Here is the new spreadsheet; if we're done discussing and some level of consensus has been reached, I will replace the first file with the final version. 
Again thanks for the feedback. 

View attachment Inquarting xx-K calculator.xlsx


Martijn.

and i have to apologize to johnpotts2nd, the amount of silver i said in my first reply was a bit toooo much. It went down from 596,5gr to 441.85, if you leave the factor at 1, and if you set the factor to 0.95, it will be: 403.19gr. Provided that this calculation is correct... 
I hope you haven't inquarted yet :shock:   that would waste some nitric. 

To know how much gold you have in karat gold: the weight times the karat divided by 24. 
The silver to add: Subtract that from the actual weight and you have your base metals, four times the weight of the gold is your target weight, and you already have your original weight, so subtract that from the target weight to know how much to add.


----------



## FrugalRefiner (Jul 5, 2020)

Martijn said:


> The calculations in A21 and B21 are based on these assumptions: (don't shoot me) 1.44ml @ 70% gives 70 gram of "pure' nitric per 100ml acid, which would result in (1.44*0.7)=1.008 gram of pure nitric per gram base metals, but only to calculate with.
> My 53% nitric has 53 gram of nitric per 100ml... so the 1.008 gram divided by 0.53 gives the number in B21.
> Probably a way to simple approach, so please correct me if i'm wrong.
> 
> If these calculations or numbers are off, let me know what it should be.



I knew I forgot something in my last post.

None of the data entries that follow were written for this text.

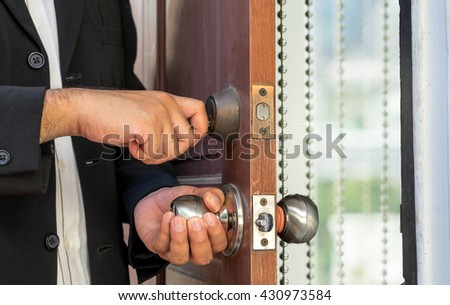 salesman in black suit open the door by key for welcome customer and blur curtain background  - can use to display or montage product - stock photo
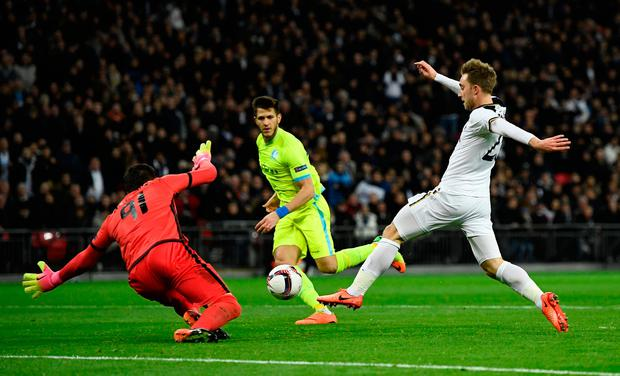 Gent's Lovre Kalinic in action with Tottenham's Christian Eriksen. Photo: Reuters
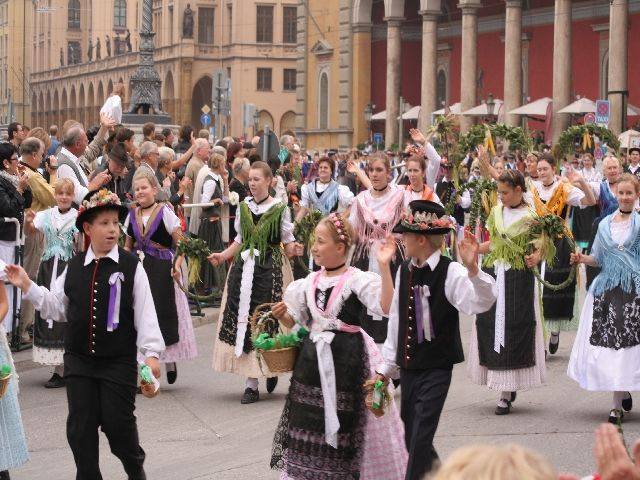 People doing traditional Bavarian dancing in the middle of Marienplatz.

The nitric percentage is calculated on a weight to weight basis. So 70% nitric acid would contain 70 grams of nitric per 100 grams of solution. The density of concentrated nitric (68 to 70%) is about 1.42 grams per ml. So 100 ml of concentrated nitric would weigh about 142 grams. 70% of that would be about 99.4 grams, not 70 grams.

Dave


----------



## Yggdrasil (Jul 6, 2020)

Martijn.
If I'm not mistaken this is the post you mentioned and the number is wrong, 
it is supposed to be 1.22ml 70% pr gram.

It was a post from GSP, may he rest in peace
https://goldrefiningforum.com/phpBB3/viewtopic.php?t=18598#p187310

Im playing a bit with the calculator, it seemed a bit disorganized.
If I'll come up with something, I'll PM you a copy and its up to you if you will share it.


----------



## Martijn (Jul 6, 2020)

Great. Looking forward to your input. I just put this together in a couple of hours. 
One can always put in their own number. As long as the rest of the calculations are correct. Which they are now, I'm sure.
Take the info you need from it. Hide columns or remove. Play around with it and share it here. 

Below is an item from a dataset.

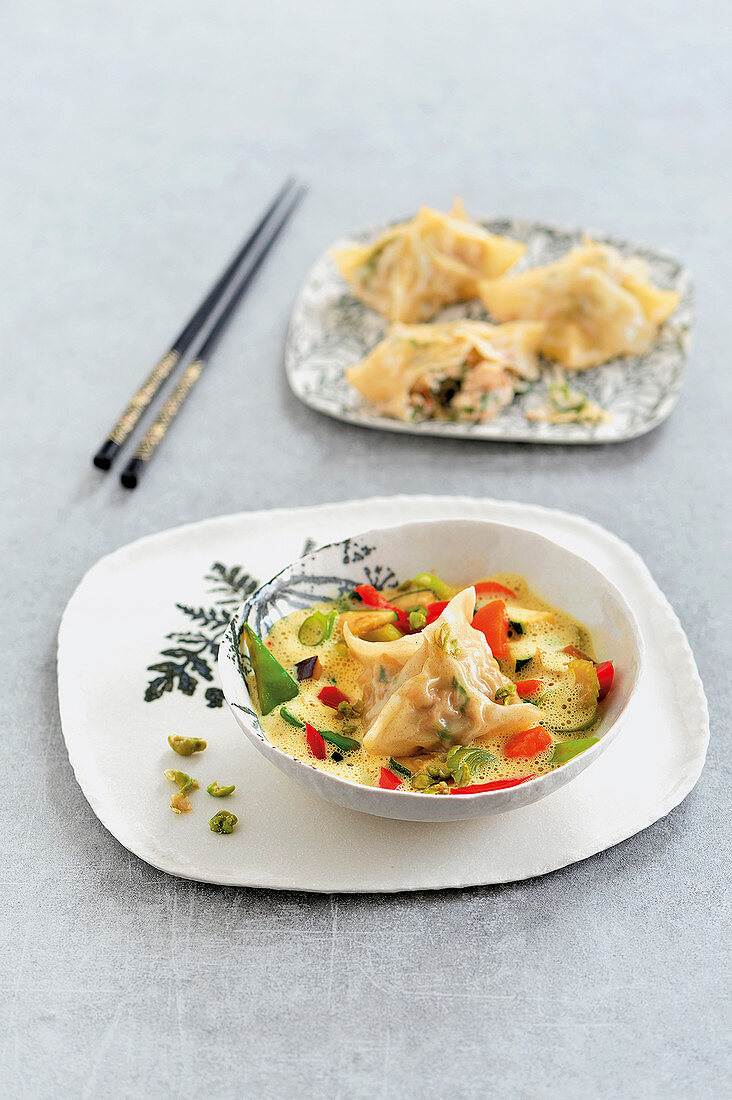 Asian fish dumplings with stir-fried vegetables and Thai curry sauce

@johnpotts2nd: didn't want to hijack your thread. 
Let us know how you are doing. 
Martijn.


----------



## DylanDownright84 (Jul 7, 2020)

Goldenscrap.com has an inquartation calculator you can put your values into and choose the karat type and it will give you the amount of silver you need to get it to 6k.

I always double check my written math with that calculator then multiply the silver amount by .95 since noticing that alot, not all, karat jewelry scrap can run a little lower than what's claimed on the stamp, if it even has a stamp after testing.


----------



## johnpotts2nd (Jul 7, 2020)

DylanDownright84. Can you send me the link to the gold inquartation calculator?

Appreciate it 


Sent from my iPhone using Tapatalk


----------



## Martijn (Jul 7, 2020)

I think he's talking about this one. 

Gold Inquarting Calculator 

Just compared multiple carats at multiple weights on the site and the sheet (with the correction on 1), and the one from goldenscrap is 0.001 % lower on most. 
That's less than most scales have for accuracy. 
So the sheet is fine, the site is fine witch ever you prefer. 
I'll replace the first file in this post. 

Martijn.


----------



## chapitas03 (Jun 27, 2022)

Martijn said:


> You have 193,31 gr gold and 138.08 gr of silver and need to add 596,5gr to come to 6K
> I have an excel sheet for that.
> It keeps in account a factor of 0,95 because of karat gold being 1/2 karat lower than the stamp. According a video of streetips, if remember correct.
> Its in dutch, but i'll translate and share it here.
> Martijn.


Hello Martijn!
I learned from an old school jeweler a very exact formula to calculate the amount of silver/copper to add to get 6k gold.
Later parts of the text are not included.